Tot slot schrijft het Besluit Externe Veiligheid Inrichtingen dat bij elk ruimtelijk besluit binnen het invloedsgebied van het groepsrisico van een stationaire risicobron, de verantwoordingsplicht moet worden doorlopen.

Buiten de aangehaalde besluiten is de verantwoording van het groepsrisico sowieso een noodzakelijk onderdeel van een 'goede ruimtelijke onderbouwing' van een bestemmingsplan in het kader van de Wet ruimtelijke ordening.

Risico-inventarisatie

Transportassen

A2

In het Basisnet voor transport van gevaarlijke stoffen over Rijkswegen is een plafond gesteld van het vervoer van gevaarlijke stoffen. Voortkomend uit het Basisnet geldt een plasbrandaandachtsgebied voor de A2. Binnen dit gebied dienen bij de besluitvorming over het vestigen/bouwen van een nieuw object de effecten van een plasbrand en de noodzaak van de ontwikkeling beschouwd te worden.

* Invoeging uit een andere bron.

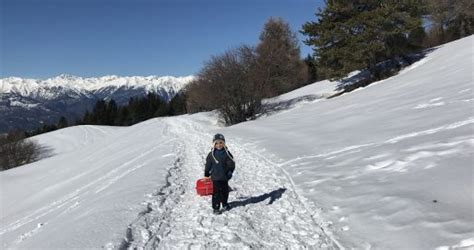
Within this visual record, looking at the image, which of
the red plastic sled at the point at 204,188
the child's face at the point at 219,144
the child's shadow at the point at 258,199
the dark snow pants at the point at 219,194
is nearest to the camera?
the dark snow pants at the point at 219,194

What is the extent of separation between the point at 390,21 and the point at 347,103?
8123 mm

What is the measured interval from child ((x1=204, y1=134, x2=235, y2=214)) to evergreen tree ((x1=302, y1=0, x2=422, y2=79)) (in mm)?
24235

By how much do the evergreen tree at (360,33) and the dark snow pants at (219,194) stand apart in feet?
80.2

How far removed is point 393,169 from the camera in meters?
9.91

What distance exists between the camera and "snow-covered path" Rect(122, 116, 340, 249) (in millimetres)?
7066

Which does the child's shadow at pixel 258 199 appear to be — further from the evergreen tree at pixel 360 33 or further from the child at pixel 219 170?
the evergreen tree at pixel 360 33

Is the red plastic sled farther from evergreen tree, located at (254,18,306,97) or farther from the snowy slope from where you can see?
evergreen tree, located at (254,18,306,97)

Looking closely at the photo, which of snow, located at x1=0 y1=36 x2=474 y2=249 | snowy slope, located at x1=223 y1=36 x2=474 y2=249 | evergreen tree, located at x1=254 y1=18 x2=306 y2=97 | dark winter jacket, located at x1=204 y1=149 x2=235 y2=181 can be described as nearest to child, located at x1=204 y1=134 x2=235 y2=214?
dark winter jacket, located at x1=204 y1=149 x2=235 y2=181

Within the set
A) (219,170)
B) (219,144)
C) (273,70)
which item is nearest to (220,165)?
(219,170)

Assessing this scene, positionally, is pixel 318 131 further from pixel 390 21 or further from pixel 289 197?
pixel 390 21

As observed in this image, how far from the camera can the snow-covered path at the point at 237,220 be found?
7066 millimetres

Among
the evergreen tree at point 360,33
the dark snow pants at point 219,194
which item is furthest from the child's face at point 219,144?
the evergreen tree at point 360,33

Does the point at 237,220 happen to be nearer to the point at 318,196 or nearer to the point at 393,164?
the point at 318,196

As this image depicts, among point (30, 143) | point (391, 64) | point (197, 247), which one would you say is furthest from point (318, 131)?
point (30, 143)
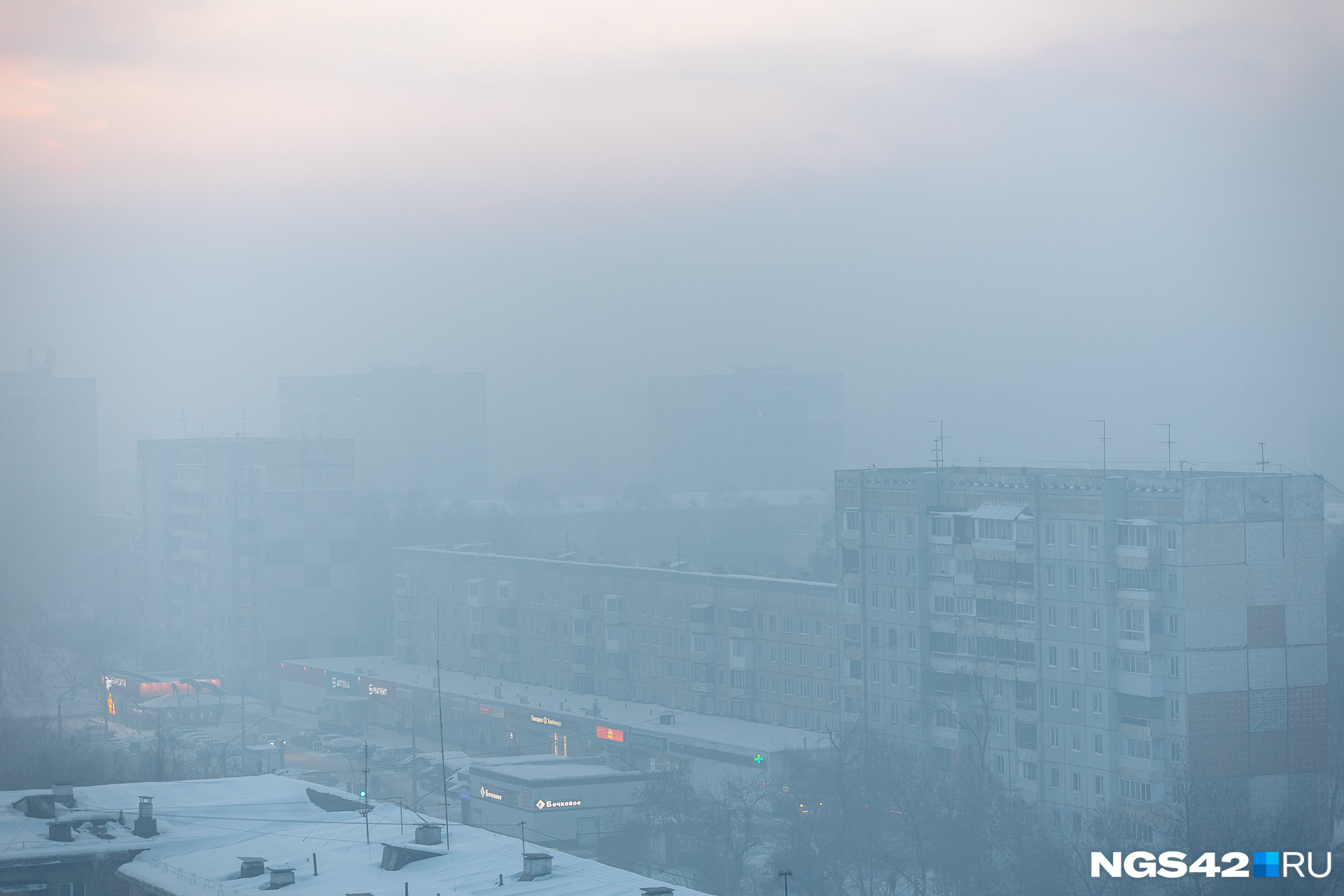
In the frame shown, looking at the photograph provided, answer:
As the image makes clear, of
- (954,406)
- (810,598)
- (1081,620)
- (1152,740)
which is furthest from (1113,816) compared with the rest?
(954,406)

Binnen het plasbrandaandachtsgebied (30 meter vanuit de Rijkswegen) wordt geen nieuwe bebouwing toegestaan, door het niet opnemen van een bouwblok. De woning die middels het onderhavige bestemmingsplan wordt mogelijk gemaakt is op ca. 250 meter van de A2 gelegen. Een verdere beschouwing van het PAG wordt dan ook niet nodig geacht.

Gemeentelijke- en provinciale wegen

Door de provincie Limburg is onderzoek uitgevoerd naar "Externe veiligheid Provinciale wegen" (Arcadis, 21 september 2010 074935205:B). Uit dit onderzoek blijkt dat er voor de Limburgse provinciale wegen geen knelpunten aanwezig zijn. Voor de gemeentelijke wegen zijn de vervoersaantallen vergelijkbaar of lager zijn dan de provinciale wegen.

Buisleidingen

Het plangebied is op ca. 240 meter van twee ondergrondse hogedruk aardgasleidingen van de Gasunie gelegen. Zoals benoemd dient als gevolg hiervan door de overheid het plaatsgebonden risico (PR) en groepsrisico (GR) te worden beoordeeld.

De plaatsgebonden risico (PR)-contour ligt op de leidingen en vormt dan ook géen belemmering voor het plan. De 100% letaliteitsgrens van de leidingen ligt op 190 en 180 meter de 1% letaliteitsgrens van de leidingen ligt op 490 en 430 meter, afstanden die ook als maat gelden voor het invloedsgebied.

Gelet op de afstand gelegen tussen het plangebied en de gasleidingen (ca. 240 meter)is het plangebied tussen de 100 % en 1% letaliteitsgrens gelegen.

Uit de uitgevoerde CAROLA-berekening kan onderstaande worden geconcludeerd:

Groepsrisico screening voor A-521 van N.V. Nederlandse Gasunie voor realisatie plan.

De maximale overschrijdingsfactor van deze kilometer leiding voor realisatie van het plan wordt gevonden bij 68 slachtoffers en een frequentie van 3.70E-008.

De maximale overschrijdingsfactor voor dit tracé is gelijk aan 0.017. Na realisatie van het plan wordt de maximale overschrijdingsfactor van deze kilometer leiding gevonden bij 68 slachtoffers en een frequentie van 3.70E-008.

De maximale overschrijdingsfactor voor dit tracé is gelijk aan 0.017.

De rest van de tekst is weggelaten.